The XPS spectrum of O 1s in Figure 7e contains a main peak located at 529.6 eV, which is attributed to the transition-metal–oxygen (M-O) bonds, and a shoulder peak observed at 531.8 eV, which is assigned to the residual oxygen related to impurities with OH⁻ or O⁻ bonding on the surface [48]. The binding energies of the elements are listed in

Table 5. Results of the XPS analysis for NMC333 and Na/F-NMC333 samples: binding energy (eV) of Ni, Co, Mn, O, F, and Na elements. ΔE is the binding energy (eV) separation. Band positions are given with an accuracy of ±0.1 eV.

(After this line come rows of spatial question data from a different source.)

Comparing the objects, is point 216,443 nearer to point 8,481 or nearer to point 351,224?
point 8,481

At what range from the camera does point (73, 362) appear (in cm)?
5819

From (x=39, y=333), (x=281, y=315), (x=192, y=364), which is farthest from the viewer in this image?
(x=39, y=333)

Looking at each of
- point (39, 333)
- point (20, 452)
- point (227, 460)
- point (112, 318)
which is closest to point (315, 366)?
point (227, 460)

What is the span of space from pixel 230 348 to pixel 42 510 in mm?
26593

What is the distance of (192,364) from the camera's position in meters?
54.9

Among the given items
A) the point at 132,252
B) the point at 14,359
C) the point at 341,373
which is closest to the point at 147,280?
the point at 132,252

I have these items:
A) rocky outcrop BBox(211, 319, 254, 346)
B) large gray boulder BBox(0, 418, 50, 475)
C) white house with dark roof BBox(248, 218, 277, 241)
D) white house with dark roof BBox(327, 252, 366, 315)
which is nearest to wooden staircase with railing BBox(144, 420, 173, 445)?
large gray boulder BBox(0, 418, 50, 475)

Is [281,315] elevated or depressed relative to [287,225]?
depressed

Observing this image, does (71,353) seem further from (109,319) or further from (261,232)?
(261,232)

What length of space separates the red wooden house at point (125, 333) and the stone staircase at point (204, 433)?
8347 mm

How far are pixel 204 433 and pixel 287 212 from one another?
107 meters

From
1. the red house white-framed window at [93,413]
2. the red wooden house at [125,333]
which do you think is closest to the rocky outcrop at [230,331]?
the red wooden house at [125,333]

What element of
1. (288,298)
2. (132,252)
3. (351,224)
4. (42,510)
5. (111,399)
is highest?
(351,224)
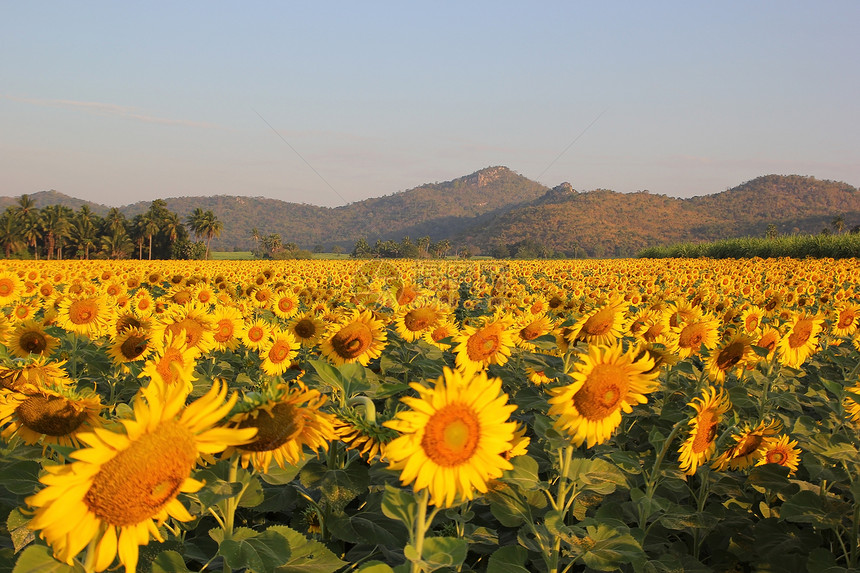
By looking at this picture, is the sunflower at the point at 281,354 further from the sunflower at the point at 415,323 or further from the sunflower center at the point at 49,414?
the sunflower center at the point at 49,414

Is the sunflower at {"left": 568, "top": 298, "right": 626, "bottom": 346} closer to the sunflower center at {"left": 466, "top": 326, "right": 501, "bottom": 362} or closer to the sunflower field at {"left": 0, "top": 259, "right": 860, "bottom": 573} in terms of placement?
the sunflower field at {"left": 0, "top": 259, "right": 860, "bottom": 573}

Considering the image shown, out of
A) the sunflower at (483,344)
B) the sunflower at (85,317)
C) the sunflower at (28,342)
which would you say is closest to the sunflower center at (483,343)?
the sunflower at (483,344)

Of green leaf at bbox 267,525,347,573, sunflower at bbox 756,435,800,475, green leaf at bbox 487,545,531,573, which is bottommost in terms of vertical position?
sunflower at bbox 756,435,800,475

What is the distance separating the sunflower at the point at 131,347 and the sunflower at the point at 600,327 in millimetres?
4058

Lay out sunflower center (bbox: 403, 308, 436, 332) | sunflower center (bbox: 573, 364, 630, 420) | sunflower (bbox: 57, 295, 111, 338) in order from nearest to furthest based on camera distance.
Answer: sunflower center (bbox: 573, 364, 630, 420), sunflower center (bbox: 403, 308, 436, 332), sunflower (bbox: 57, 295, 111, 338)

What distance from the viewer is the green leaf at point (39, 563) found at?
1563 millimetres

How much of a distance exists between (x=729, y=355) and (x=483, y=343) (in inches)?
90.3

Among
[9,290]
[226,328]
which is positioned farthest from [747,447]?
[9,290]

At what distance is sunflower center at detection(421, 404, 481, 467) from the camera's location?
1737 mm

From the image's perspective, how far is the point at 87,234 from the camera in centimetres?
7994

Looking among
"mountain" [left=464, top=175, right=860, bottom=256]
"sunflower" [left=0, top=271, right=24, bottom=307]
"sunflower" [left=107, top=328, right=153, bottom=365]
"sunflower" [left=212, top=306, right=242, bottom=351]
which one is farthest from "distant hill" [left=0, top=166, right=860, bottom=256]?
"sunflower" [left=107, top=328, right=153, bottom=365]

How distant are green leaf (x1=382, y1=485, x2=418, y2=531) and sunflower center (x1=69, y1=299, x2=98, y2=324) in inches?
244

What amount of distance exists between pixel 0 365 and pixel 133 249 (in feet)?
294

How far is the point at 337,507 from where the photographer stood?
2.23 metres
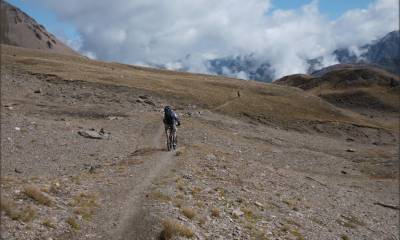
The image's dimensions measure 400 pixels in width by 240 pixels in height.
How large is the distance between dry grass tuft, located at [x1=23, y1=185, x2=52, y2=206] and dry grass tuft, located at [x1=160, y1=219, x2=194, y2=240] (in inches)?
169

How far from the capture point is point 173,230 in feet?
50.8

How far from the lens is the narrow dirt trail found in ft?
50.0

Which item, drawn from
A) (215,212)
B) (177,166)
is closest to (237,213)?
(215,212)

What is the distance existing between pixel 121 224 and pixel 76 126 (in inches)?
1131

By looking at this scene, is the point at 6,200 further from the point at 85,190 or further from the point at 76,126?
the point at 76,126

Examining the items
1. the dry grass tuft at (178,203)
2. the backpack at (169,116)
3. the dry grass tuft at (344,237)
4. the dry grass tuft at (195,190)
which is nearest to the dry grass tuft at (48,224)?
the dry grass tuft at (178,203)

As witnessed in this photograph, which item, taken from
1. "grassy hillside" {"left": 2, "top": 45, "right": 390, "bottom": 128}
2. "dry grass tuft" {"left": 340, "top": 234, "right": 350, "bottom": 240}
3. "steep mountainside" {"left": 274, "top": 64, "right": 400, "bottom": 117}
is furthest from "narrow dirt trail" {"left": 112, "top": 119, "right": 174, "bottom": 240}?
"steep mountainside" {"left": 274, "top": 64, "right": 400, "bottom": 117}

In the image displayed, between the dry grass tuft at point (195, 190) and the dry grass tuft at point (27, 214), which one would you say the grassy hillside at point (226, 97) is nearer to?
the dry grass tuft at point (195, 190)

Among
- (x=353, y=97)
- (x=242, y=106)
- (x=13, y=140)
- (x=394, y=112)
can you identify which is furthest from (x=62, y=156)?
(x=353, y=97)

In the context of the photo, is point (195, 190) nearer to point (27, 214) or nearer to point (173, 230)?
point (173, 230)

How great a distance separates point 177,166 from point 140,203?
26.5ft

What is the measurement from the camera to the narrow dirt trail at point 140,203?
15.2m

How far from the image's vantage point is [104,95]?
63.9 meters

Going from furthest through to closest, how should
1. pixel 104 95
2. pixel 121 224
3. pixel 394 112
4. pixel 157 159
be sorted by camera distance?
pixel 394 112 → pixel 104 95 → pixel 157 159 → pixel 121 224
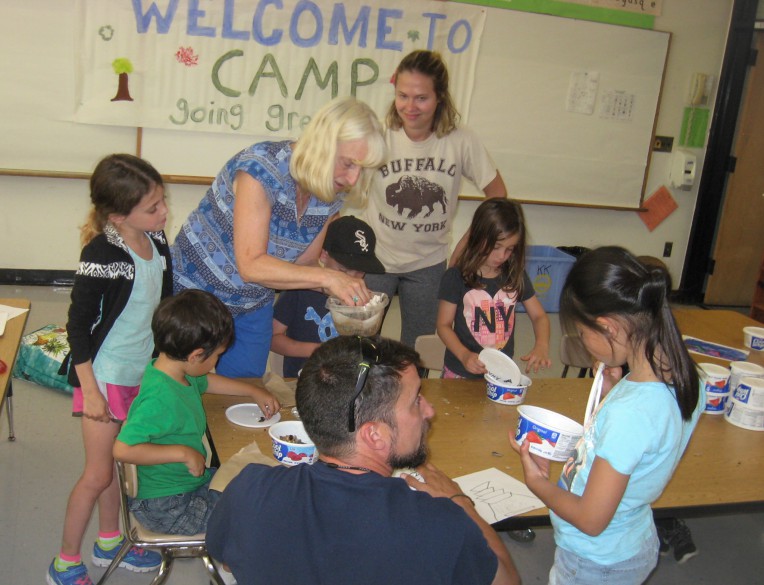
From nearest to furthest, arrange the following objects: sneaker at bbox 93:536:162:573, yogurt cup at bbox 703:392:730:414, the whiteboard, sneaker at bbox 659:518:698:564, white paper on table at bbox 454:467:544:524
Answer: white paper on table at bbox 454:467:544:524, yogurt cup at bbox 703:392:730:414, sneaker at bbox 93:536:162:573, sneaker at bbox 659:518:698:564, the whiteboard

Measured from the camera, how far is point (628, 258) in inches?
56.3

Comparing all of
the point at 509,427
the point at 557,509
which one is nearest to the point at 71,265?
the point at 509,427

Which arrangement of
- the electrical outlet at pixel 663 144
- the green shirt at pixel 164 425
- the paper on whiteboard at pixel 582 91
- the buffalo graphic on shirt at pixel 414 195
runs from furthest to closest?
1. the electrical outlet at pixel 663 144
2. the paper on whiteboard at pixel 582 91
3. the buffalo graphic on shirt at pixel 414 195
4. the green shirt at pixel 164 425

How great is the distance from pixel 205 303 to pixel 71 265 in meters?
3.64

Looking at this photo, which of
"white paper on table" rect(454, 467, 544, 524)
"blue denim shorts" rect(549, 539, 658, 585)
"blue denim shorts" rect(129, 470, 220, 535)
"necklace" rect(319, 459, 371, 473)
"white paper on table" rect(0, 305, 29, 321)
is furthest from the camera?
"white paper on table" rect(0, 305, 29, 321)

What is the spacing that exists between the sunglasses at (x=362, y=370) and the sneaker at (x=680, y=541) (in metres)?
2.03

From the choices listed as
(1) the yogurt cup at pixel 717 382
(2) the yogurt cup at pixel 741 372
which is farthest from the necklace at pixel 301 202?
(2) the yogurt cup at pixel 741 372

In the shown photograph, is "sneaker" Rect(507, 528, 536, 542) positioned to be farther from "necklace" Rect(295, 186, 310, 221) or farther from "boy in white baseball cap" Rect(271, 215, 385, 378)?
"necklace" Rect(295, 186, 310, 221)

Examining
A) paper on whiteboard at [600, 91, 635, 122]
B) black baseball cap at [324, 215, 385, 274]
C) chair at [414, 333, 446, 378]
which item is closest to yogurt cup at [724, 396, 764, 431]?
chair at [414, 333, 446, 378]

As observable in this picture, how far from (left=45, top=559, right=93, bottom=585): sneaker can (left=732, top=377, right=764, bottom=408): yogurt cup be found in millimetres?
2134

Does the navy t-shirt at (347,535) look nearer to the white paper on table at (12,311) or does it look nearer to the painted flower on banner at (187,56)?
the white paper on table at (12,311)

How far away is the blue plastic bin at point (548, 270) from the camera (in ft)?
18.5

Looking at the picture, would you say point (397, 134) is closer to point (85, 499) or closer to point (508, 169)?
point (85, 499)

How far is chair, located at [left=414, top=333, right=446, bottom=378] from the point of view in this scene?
2789mm
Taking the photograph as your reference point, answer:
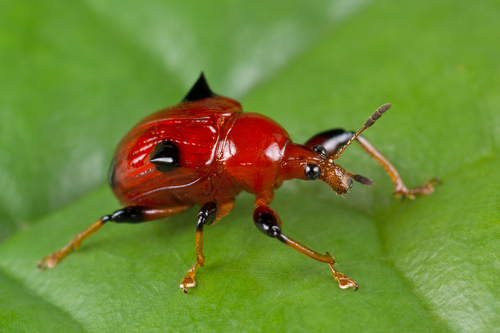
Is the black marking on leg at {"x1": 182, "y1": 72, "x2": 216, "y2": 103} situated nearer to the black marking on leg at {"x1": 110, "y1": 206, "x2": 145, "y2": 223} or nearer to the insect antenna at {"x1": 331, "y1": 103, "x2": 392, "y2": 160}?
the black marking on leg at {"x1": 110, "y1": 206, "x2": 145, "y2": 223}

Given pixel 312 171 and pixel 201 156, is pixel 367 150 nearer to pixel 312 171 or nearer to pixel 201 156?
pixel 312 171

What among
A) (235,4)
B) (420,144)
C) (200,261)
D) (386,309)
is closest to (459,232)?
(386,309)

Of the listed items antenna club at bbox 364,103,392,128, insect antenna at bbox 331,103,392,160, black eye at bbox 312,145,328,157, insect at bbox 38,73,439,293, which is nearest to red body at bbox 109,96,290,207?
insect at bbox 38,73,439,293

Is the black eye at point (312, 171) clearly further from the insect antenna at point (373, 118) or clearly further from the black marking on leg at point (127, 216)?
the black marking on leg at point (127, 216)

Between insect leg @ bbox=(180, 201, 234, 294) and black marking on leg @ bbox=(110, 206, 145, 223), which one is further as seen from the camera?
black marking on leg @ bbox=(110, 206, 145, 223)

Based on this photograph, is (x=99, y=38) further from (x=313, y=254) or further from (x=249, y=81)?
(x=313, y=254)

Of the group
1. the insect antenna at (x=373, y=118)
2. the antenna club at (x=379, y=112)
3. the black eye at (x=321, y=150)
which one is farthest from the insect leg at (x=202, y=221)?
the antenna club at (x=379, y=112)
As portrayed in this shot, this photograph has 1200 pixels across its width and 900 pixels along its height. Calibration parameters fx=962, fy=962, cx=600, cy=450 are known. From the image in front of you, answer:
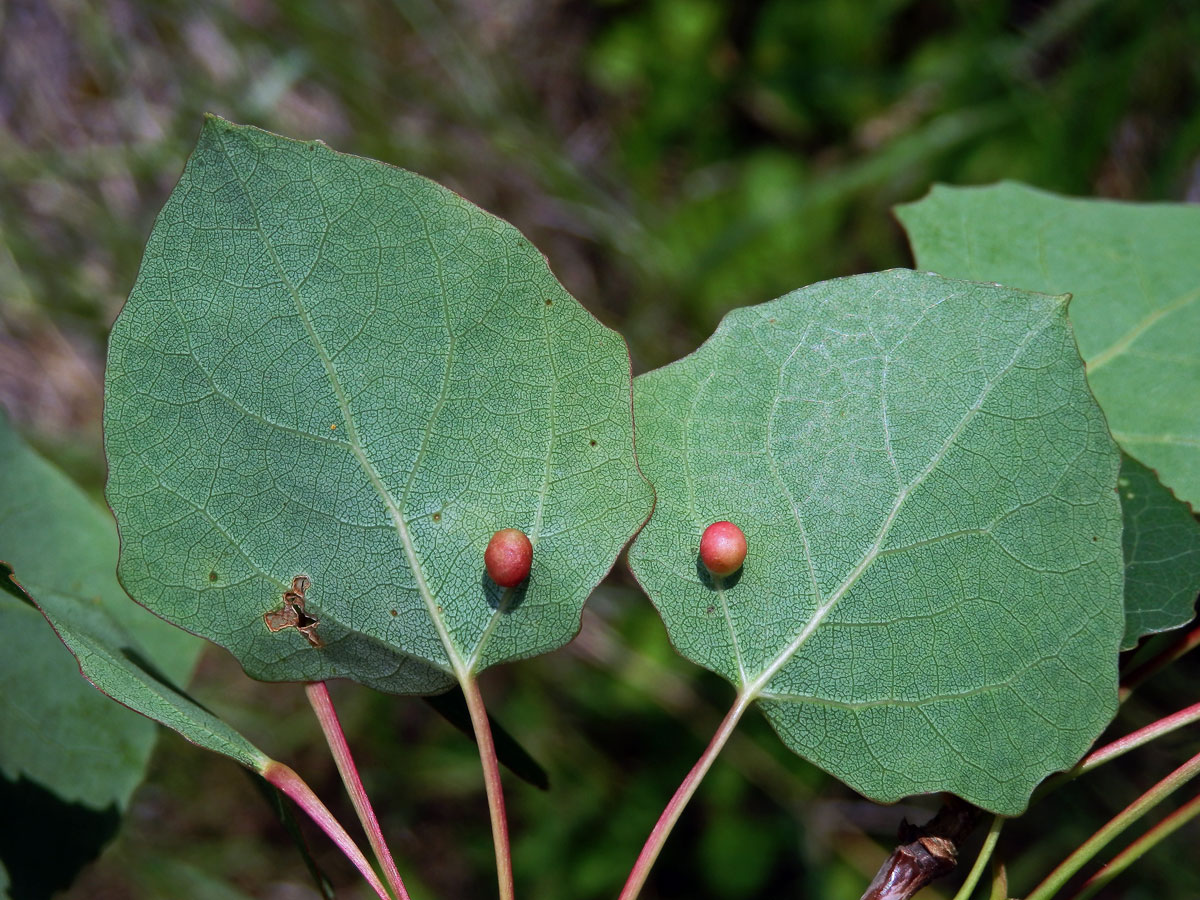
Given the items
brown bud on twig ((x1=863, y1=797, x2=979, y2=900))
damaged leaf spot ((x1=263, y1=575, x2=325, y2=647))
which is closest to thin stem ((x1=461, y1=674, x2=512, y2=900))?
damaged leaf spot ((x1=263, y1=575, x2=325, y2=647))

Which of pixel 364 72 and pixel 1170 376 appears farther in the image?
pixel 364 72

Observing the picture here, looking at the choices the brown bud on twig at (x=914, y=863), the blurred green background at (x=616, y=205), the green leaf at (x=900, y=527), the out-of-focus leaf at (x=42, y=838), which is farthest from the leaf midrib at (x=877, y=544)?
the blurred green background at (x=616, y=205)

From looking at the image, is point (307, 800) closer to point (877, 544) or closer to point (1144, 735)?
point (877, 544)

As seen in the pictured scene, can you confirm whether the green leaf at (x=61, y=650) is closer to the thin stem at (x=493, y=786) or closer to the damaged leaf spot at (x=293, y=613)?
the damaged leaf spot at (x=293, y=613)

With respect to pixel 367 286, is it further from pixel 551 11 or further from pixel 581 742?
pixel 551 11

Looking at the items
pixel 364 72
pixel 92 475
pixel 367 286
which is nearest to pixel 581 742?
pixel 92 475

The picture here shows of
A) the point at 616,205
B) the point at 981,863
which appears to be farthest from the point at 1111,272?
the point at 616,205
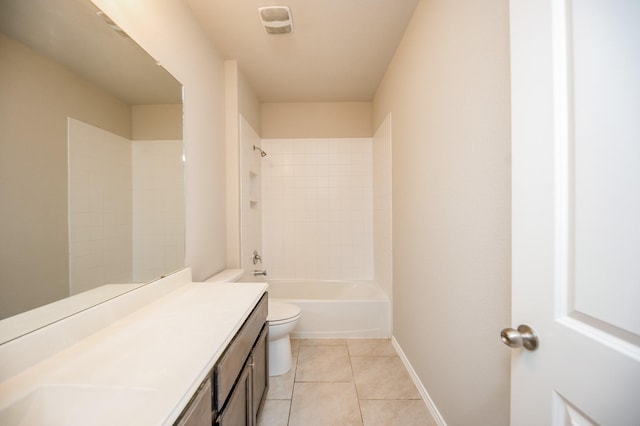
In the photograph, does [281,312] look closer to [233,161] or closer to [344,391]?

Element	Core Level	Binding Energy (eV)
		NMC333	Na/F-NMC333
Ni 2p	2p3/2	845.4	845.4
	2p1/2	871.8	871.6
	Satellite	861.6	876.7
	ΔBE	17.4	17.2
Co 2p	2p3/2	780.0	780.0
	2p1/2	795.0	795.0
	Satellite	789.4	790.0
	ΔBE	15.0	15.0
Mn 2p	2p3/2	742.8	742.8
	2p1/2	754.4	754.4
	ΔBE	11.6	11.6
O 1s	1s	529.6	529.3
		531.3	531.0
F 1s	1s	-	685.4
Na 1s	1s	-	1071.8

. Compared with the features of NMC333, the O 1s peaks of the Na/F-NMC333 sample are slightly shifted, which may be attributed to the fluorine ions that successfully substituted for the oxygen. In addition, the Na/F-NMC333 sample exhibits a relatively high content of the lattice oxygen, which reveals the reduction in the lithium impurities after the co-substitution of Na and F ions [31]. Furthermore, the peaks of F 1s and Na 1s can be observed in the Na/F-NMC333 sample as displayed in Figure 7f,g, respectively. The peaks at 685.4 and 1071.8 eV for the Na/F-NMC333 sample are consistent with the F⁻ and Na⁺ standard binding energies, respectively [31,49]. In particular, the measured binding energy for F 1s is 685.4 eV, which closely coincides with those of the metal fluorides NiF₂, LiF, and MnF₂, which lie between 684.5 and 685.9 eV (see [50] and Refs. herein). The binding energy for F 1s in the LiNi_1/3Mn_1/3Co_1/3O₂ framework is comparable to the 685 eV found for Ni-rich compounds (i.e., LiNi_0.8Co_0.15Al_0.05O₂ [51] and LiNi_0.8Mn_0.1Co_0.1O₂ [52]). Therefore, no LiF layer was formed on the surface of the particles, and this result corroborates the substitution of O²⁻ for F⁻ not only in the bulk, but also on the surface of the particles. An additional proof is given by the fact that the Mn 2p, Co 2p, and Ni 2p peaks of LiF-coated lamellar compounds show remarkable chemical shifts of the binding energy [53,54], which were not observed here. Both the pristine and co-doped samples had Co 2p, Ni 2p, and Mn 2p peaks without remarkable chemical shifts of the binding energy, which indicates that the chemical states of the TM elements in the layered LiNi_1/3Mn_1/3Co_1/3O₂ structure did not change upon doping by F⁻ and Na⁺. These results agree well with the XRD data, which confirm the substitution of Na⁺ for Li⁺, rather for TM ions, which do not change their oxidation state. This contradicts prior results on LiNi_0.8Mn_0.1Co_0.1O₂ and suggests that the Ni-rich sample is more sensitive to fluorine substitution [55]. In summary, our XPS analyses demonstrated that fluorine and sodium ions were successfully substituted for the oxygen and lithium sites, respectively.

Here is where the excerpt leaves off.